Średnia ocen Star Wars Outlaws w Metacritic jest dobra jeśli chodzi o recenzetów, ale co najwyżej mieszana w przypadku graczy. Reżyser ma nadzieje, że w poprawie sytuacji pomogą aktualizacje i zmiany w aspektach rozgrywki, które nie do końca się udały.

Ubisoft zapowiedział już dwa dodatki fabularne.Zobacz na YouTube

Sekwencje skradankowe do poprawy

Po przeanalizowaniu danych dotarliśmy do wniosku, że niektóre elementy nie działają tak dobrze, jak byśmy tego chcieli” - wyjaśnia. Za przykład podał pierwsze misje skradankowe w mieście Mirogana, które zbyt mocno karają gracza za błędy. „Jest to coś, nad czym będziemy pracować” - dodał.

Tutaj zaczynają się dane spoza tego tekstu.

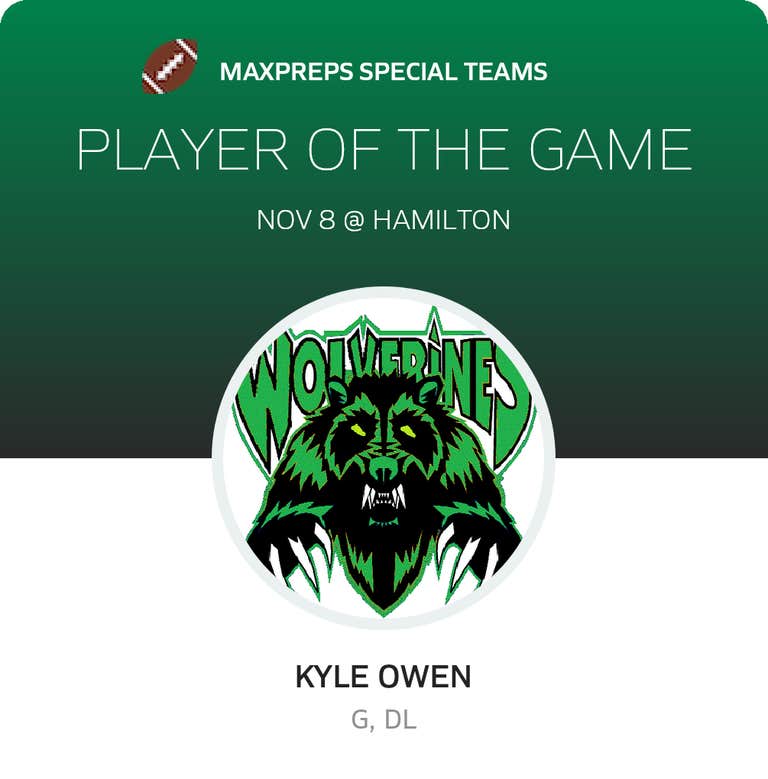 Player of the Game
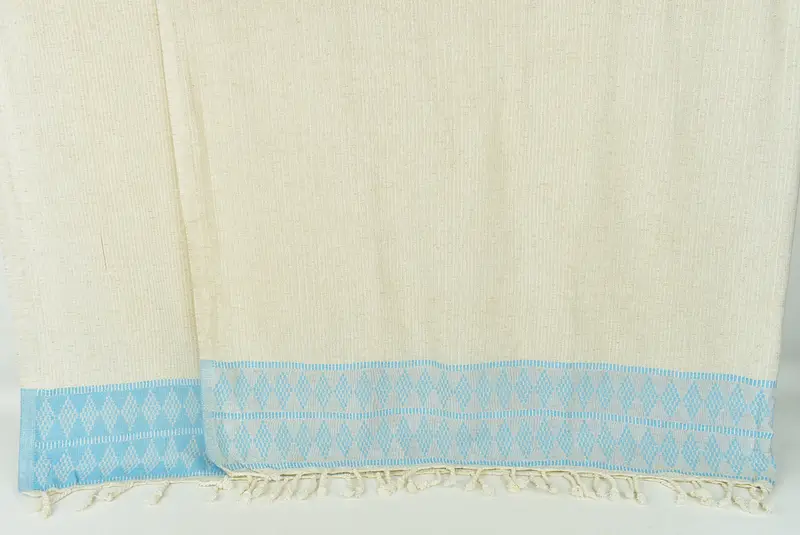 100x88 Linen Kilim Design Towel, Large Beach Towel Personalized, Personalized Gifts, Throw Blankets, Custom Blanket, Woven Throw Blanket - 7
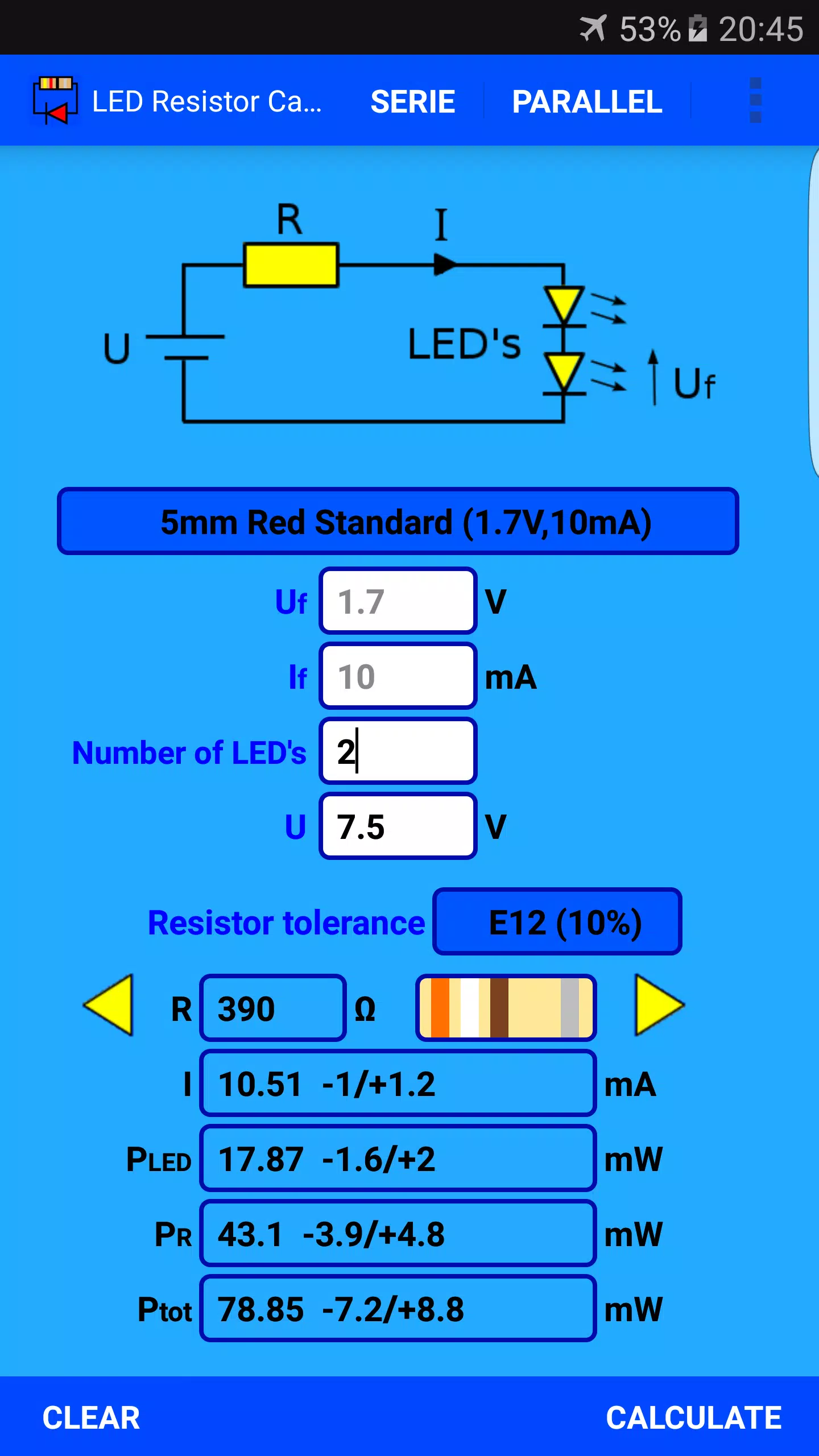 LED Resistor Calculator APK for Android Download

W dzielnicy frakcji, przez którą przechodzisz w tej misji, da się wyczuć napięcie, na którym na zależało. Nie chcieliśmy jednak, żeby było to niesprawiedliwe. Dziś myślę, że takie właśnie jest” - uwierzcie, nie taki był nasz zamiar - czytamy.

Zmiany mogą dotknąć większości misji i regionów, w których wykrycie przez przeciwnika jest równoznaczne z porażką. Co prawda gra oferuje możliwość wyjścia z kryzysowej sytuacji, ale nie zawsze jest ono wystarczające. „Jeśli usłyszymy wystarczająco dużo głosów niezadowolenia od graczy, to potraktujemy je bardzo poważnie i rozważymy zmiany” - dodał reżyser Mathias Karlson.

Nawet mimo tego, że Star Wars Outlaws mierzy się z krytyką i problemami, deweloperzy wierzą, że gracze będą wracać do gry przez lata. Czyżby oznaczało to więcej dodatków fabularnych? Bardzo możliwe. Pierwsze DLC skupione na rozgrywkach w Sabaka ma ukazać się jeszcze w tym roku.